Near the end, McNamara preaches a homily (like any good liturgy, given after the music, and during communion). “Where’d we forget how to play?” he admonishes us. We turn to our neighbor, and nod, “good.” McNamara says that he has four children, and they play, and love to play. “Where’d we stop being children?” he asks. “Good!” we shout, some raising their glasses. “I’m still playing,” he strums his guitar, and jiggles. “I’ve only changed the sport.” “Good!” The place roars, and another song meets the cheers. “Another!” demands a man at the bar, and guffaws in the loveliest way.

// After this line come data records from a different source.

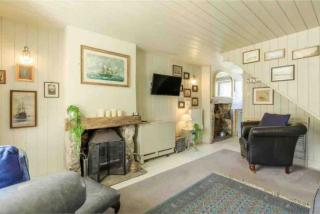 Cottage Sleeps 6 with Sea View and Patio - 3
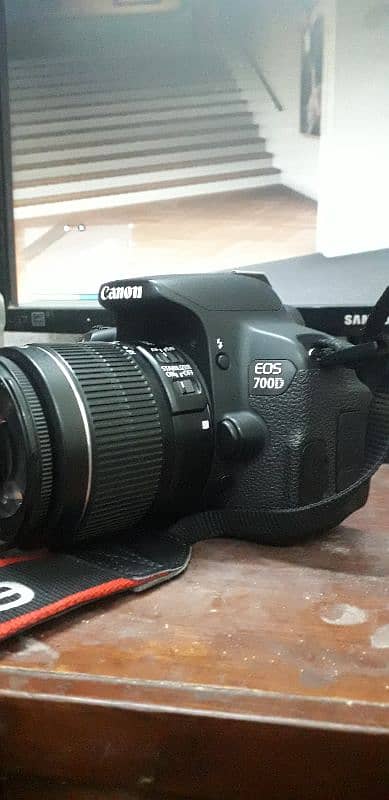 canon 700d with 18-55mm kit lens 3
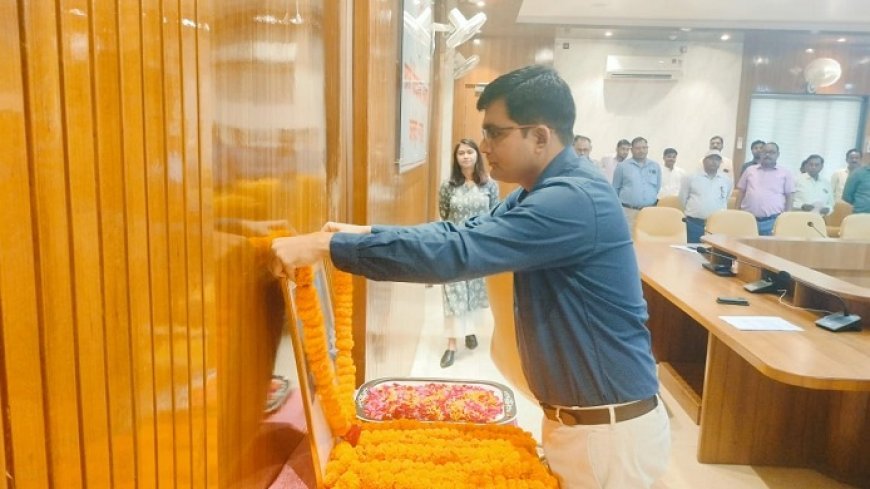 Hardoi News: एकता का संदेश देशवासियों के बीच भी फैलायें- प्रफुल्ल कुमार त्रिवेदी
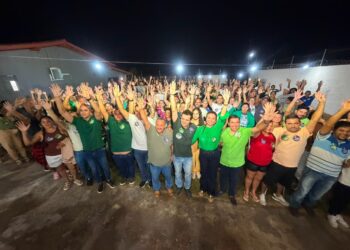 Vereador mais votado de Nísia Floresta, Lula reúne multidão em apoio a Walter Alves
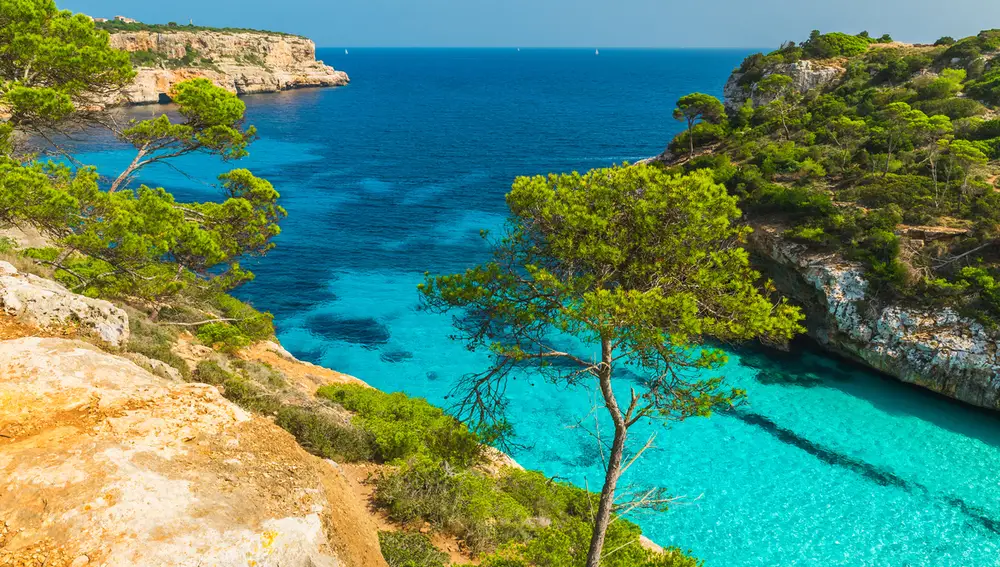Destinos asequibles. Canarias y Baleares.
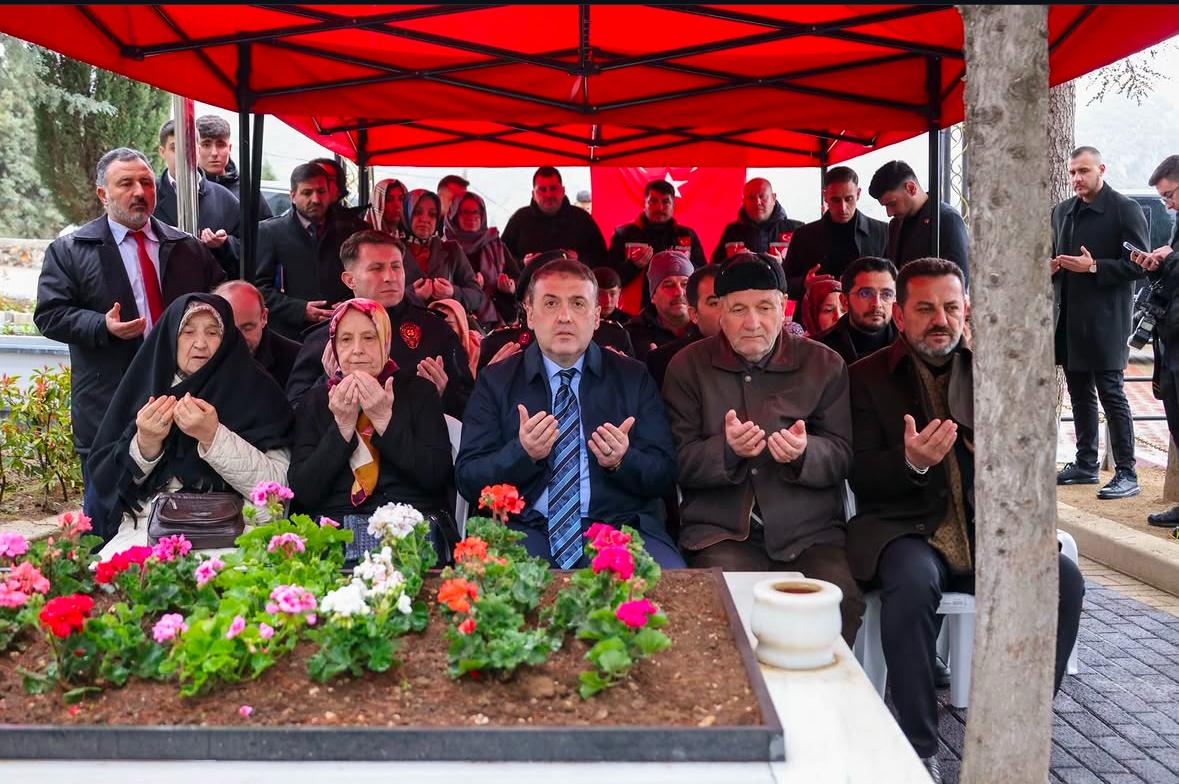 Bilecik Şehitliğine Ramazan Bayramı Ziyareti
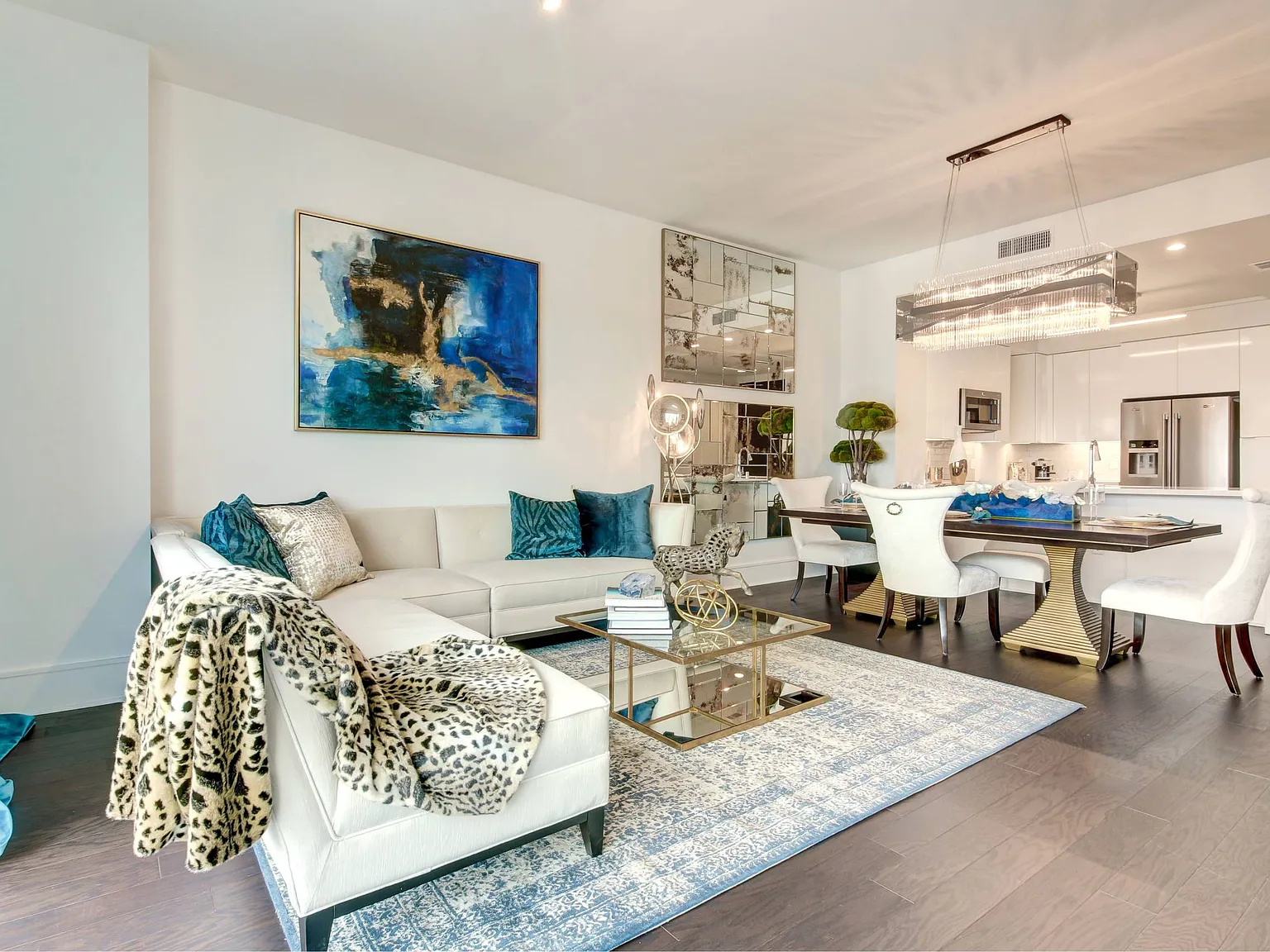 Cirque Residences — Photo 2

At the end, McNamara dedicates a song to his wife, “who usually doesn’t spend time with adults” (does that but speak to their health? I ask again) A final cheer clips pints and empties shots and clears throats. The bartender calls “last orders,” and everyone orders and gulps. Their commitment to finishing their drinks reminds me of priests when they finish the last bits of communion. I leave the sounds of farewells and glass sliding across tables.
An ideal summer day is ideal only if it is not merely an idea. That’s something about ideals. Perhaps they’re called that for usually living in the mind, until hatching out. But I hadn’t a cigarillo with me to accompany that meditation. That’s as far as I got into it. I had that day, though, and when it ended, like coming to the butt of a cigarillo, I only wished to praise everything about it, and thought I was satisfied.
Then morning came, and to the utter surprise of the world, another day. I found another cigarillo. The hammock kept swinging. Stubb had a talk with the ship’s cook, and Prince Myshkin spoke with Aglaya on a park bench. Thus abounded the persistent joy of the swallow, and the endless stock of praise-worthies.